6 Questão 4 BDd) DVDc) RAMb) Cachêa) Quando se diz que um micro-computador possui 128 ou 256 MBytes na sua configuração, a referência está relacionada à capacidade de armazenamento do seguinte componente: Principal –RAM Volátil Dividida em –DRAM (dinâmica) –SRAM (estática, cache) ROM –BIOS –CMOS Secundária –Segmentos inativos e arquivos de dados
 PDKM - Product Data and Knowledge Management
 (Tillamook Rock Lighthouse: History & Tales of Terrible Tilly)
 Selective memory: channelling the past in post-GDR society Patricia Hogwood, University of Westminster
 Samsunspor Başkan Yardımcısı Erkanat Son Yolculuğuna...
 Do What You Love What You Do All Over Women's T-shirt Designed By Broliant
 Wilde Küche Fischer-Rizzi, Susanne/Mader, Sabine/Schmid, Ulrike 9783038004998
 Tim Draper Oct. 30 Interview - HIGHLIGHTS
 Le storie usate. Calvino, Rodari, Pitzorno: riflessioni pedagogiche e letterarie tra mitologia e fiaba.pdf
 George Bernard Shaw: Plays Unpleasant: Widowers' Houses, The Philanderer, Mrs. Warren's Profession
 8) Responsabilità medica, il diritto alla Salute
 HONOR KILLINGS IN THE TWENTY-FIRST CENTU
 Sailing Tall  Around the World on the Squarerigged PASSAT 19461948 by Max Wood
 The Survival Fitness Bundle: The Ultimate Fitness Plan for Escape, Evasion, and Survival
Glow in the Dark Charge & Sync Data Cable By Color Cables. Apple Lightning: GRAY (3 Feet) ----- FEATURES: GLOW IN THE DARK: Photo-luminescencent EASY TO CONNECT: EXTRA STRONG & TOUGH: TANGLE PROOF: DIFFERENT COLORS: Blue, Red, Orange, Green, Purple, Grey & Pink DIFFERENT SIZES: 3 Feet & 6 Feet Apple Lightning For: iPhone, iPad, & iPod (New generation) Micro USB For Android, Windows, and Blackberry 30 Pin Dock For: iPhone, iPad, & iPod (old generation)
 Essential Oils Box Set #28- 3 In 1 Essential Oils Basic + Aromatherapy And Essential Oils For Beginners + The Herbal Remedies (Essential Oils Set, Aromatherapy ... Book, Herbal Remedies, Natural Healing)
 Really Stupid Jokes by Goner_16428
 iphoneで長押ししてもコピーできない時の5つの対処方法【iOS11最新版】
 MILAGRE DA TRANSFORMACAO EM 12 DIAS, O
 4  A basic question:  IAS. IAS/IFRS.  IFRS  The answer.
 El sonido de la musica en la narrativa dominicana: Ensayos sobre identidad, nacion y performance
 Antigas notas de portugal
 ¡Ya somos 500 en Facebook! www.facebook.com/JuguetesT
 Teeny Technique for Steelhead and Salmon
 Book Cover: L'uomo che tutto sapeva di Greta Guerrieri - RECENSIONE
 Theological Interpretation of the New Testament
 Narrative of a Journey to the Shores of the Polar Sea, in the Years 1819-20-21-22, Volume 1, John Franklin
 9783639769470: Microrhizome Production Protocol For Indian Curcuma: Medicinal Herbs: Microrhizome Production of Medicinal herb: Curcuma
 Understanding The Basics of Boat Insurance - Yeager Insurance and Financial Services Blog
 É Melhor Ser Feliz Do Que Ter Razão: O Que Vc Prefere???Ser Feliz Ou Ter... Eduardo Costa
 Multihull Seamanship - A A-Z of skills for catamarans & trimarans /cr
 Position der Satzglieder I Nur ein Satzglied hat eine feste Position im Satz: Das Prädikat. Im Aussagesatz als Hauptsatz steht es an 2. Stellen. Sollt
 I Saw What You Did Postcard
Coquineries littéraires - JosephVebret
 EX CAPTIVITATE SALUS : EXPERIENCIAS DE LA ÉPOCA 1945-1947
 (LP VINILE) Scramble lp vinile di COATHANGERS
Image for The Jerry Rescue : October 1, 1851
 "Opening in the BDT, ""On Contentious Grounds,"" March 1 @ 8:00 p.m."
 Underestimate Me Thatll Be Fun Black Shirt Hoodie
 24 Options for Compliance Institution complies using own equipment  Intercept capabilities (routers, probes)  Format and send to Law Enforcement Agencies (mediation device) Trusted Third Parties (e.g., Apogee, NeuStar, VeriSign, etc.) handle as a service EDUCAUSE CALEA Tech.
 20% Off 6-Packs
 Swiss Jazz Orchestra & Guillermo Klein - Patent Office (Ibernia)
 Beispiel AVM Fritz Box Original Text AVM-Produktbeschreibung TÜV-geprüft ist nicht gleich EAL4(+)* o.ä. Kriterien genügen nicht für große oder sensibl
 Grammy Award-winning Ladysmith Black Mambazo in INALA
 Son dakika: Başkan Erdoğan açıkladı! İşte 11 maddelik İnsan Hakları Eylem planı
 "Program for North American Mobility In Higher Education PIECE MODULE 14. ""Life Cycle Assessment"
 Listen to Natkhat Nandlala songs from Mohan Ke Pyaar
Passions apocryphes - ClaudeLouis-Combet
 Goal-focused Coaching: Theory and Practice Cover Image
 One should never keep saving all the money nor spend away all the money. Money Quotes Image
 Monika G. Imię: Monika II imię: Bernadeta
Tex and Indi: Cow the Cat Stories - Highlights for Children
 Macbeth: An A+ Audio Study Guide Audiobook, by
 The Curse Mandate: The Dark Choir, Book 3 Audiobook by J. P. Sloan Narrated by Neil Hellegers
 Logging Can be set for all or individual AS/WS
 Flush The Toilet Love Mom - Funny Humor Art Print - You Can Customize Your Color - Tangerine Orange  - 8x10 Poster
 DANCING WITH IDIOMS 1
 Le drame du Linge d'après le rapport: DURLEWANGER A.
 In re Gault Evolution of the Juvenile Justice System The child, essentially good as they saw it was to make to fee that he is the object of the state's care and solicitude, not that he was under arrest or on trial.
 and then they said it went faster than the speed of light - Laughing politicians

###

Report only the number of lines that hold the string "Data" in this listing.

*Written response*.
2